The evolution of the catastrophe bond structure and risk transfer product means that the devil is now in the details when it comes to providing price guidance to clients, making the job harder but the coverage more effective, Judith Klugman of Swiss Re recently said.
Speaking at the SIFMA Insurance and Risk Linked Securities conference held in Miami recently, Judith Klugman, Head of ILS Sales for reinsurance firm Swiss Re’s Alternative Capital Partners unit, discussed how the pricing dynamic has changed in the catastrophe bond market over the years.
“I always look at pricing from both the investor and the sponsor perspective,” she began, continuing, “I’m a firm believer that the cat bond pricing cycle can and will be different from the traditional reinsurance pricing cycle, they’re not necessarily meant to match each other.
“There are different dynamics on both and sometimes one product will be more expensive than the other.

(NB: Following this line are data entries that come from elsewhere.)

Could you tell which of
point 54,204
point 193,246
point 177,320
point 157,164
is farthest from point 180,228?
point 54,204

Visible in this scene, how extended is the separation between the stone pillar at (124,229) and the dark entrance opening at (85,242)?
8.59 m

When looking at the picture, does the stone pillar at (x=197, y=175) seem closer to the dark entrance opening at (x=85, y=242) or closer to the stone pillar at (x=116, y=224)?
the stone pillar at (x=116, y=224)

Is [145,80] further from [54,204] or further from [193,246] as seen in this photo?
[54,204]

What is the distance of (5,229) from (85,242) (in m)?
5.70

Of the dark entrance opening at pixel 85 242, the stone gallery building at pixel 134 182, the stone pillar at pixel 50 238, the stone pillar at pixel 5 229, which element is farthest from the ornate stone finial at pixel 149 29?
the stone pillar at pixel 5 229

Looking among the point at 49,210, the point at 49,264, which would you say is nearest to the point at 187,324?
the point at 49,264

But from a risk management perspective, it’s great to have both thriving capacity sources.”
Klugman went on to stress that it’s not the case that ILS capacity always has to be cheaper, saying, “at certain times, one might be more expensive than the other and it’s not necessarily that cat bonds always have to be tighter and cheaper than traditional.”
However for many this is the ILS market they know, as in recent history, “It has been the case over the past few years because of overwhelming demand, that institutional demand.”

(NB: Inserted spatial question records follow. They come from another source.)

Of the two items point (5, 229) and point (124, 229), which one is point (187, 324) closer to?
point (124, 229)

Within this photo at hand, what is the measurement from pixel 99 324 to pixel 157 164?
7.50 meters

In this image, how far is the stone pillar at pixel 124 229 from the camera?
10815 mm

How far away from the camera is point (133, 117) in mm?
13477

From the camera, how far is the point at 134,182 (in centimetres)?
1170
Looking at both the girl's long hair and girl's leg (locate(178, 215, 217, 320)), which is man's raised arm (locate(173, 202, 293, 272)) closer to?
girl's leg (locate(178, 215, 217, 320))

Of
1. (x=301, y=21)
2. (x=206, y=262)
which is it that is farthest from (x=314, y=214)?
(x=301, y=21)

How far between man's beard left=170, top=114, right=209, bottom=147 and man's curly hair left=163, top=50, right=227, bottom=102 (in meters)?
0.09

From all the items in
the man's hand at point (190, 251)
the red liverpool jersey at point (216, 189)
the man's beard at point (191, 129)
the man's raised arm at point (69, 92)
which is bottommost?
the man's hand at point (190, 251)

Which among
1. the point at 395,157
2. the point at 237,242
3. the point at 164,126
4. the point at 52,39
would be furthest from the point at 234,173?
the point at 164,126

Klugman explained that in the early days of the catastrophe bond market it was a lot simpler to price transactions. But with the evolution of the structure and the reinsurance coverage that cat bonds provide, this has become increasingly technical and challenging.
“It’s fascinating on the pricing side. In the early days it was actually somewhat easier for me and my team to give price guidance.”
She explained that for a standard risk, such as a 1-in-100 Florida wind cat bond, the consensus on pricing was much stronger 10-years ago than it is today, making pricing, or at least providing guidance, an easier task.
“Now I think it’s interesting, especially with the evolution in the structures,” Klugman continued.
“We want to make this product work for the clients, so it needs to match their needs. There’s been a tremendous evolution from products in the early days, which probably had a significant amount of basis risk in them, to almost a convergence in the structures between a traditional reinsurance product and a cat bond product.
“But with that convergence comes a lot more complexity and that is why we also see the evolution of the investor base become a lot more sophisticated than they were earlier on, because of the complexity and also, investors now also have very different views of what the risk is.”
As a result the pricing of catastrophe bonds and the setting of price guidance is far more challenging and perhaps even more important than ever before, as its accuracy is key, given no-one wants to see guidance that is wildly out of line with final pricing.
Klugman said, “Pricing is somewhat of an art now, rather than like just an easy science and it’s an interesting dynamic as we evolve.
“The devil is in the detail, to think about what really is the structure, what is being modelled, how are these models being used. All that has to be taken into account when we think about the price. So it is very different now than it was back in the early days.”